According to Radjou, life in India is defined by the four factors that drive innovation. He cited three of these—liberty, connectivity, and diversity—as assets, while positing the fourth, scarcity, as a liability; but taken together, he argued, these factors become the ingredients of a cocktail which, "when shaken up," results in the uniquely Indian model of innovation.
Radjou also described the criteria that determine whether an innovation will be successful as being contingent on the needs of the masses who consume and use new products. In any developing country, he said, innovations need to be simple, affordable, and offer high value to consumers. Additionally, any given innovation needs to offer scalability to the innovator so that its mass adoption can become possible.
Another critical factor is the empowerment of local communities to adopt innovations and ensure their acceptance. Video examples highlighted this point, showing social enterprises like Dr. V. Mohan's mobile diabetes testing clinic and Selco, a Bangalore-based company that provides sustainable solar energy solutions to underserved households and businesses.
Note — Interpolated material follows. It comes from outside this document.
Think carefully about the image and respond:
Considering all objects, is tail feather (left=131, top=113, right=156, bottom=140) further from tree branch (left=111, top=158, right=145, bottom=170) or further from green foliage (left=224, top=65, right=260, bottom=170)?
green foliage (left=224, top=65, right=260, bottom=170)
According to Selco Managing Director Harish Hande (who was featured in the video presentation), he had set out "... to destroy myths that the poor cannot afford technologies, or can’t run and maintain technologies ... or that you can’t run a commercial venture while trying to meet social objectives." Through empowerment and appropriate knowledge transfer, the poor can be some of the most efficient and conscientious users of technologies.
Radjou then moderated a follow-up discussion with Simone Ahuja, the founder of Blood Orange Media, PepsiCo India's Executive Director for Marketing Punita Lal, and Sourabh Sen, co-chairman and co-founder of Astonfield Renewable Resources Ltd, which further assessed both the potential and limitations inherent in the Indian innovation model.
Ahuja saw Indian innovations as having proved successful in particular as a result of jugaad. An integral part of the Indian innovation mindset, jugaad—loosely defined as mental flexibility and the ability to improvise around limited resources—is the trait that makes Indian innovation especially relevant to the West. Frugal innovation is the process through which the West, and the US in particular, can find solutions to its pressing problems of health care and clean energy.
Comparing Indian innovation to other countries, in particular the model followed by the so-called "Asian tigers" (Hong Kong, Singapore, South Korea, and Taiwan), the panelists highlighted issues that need to be resolved in order for India to remain on its growth path. Foremost among these, the panel suggested, are a lack of respect for intellectual property rights and pressing needs for improvement in India’s infrastructure.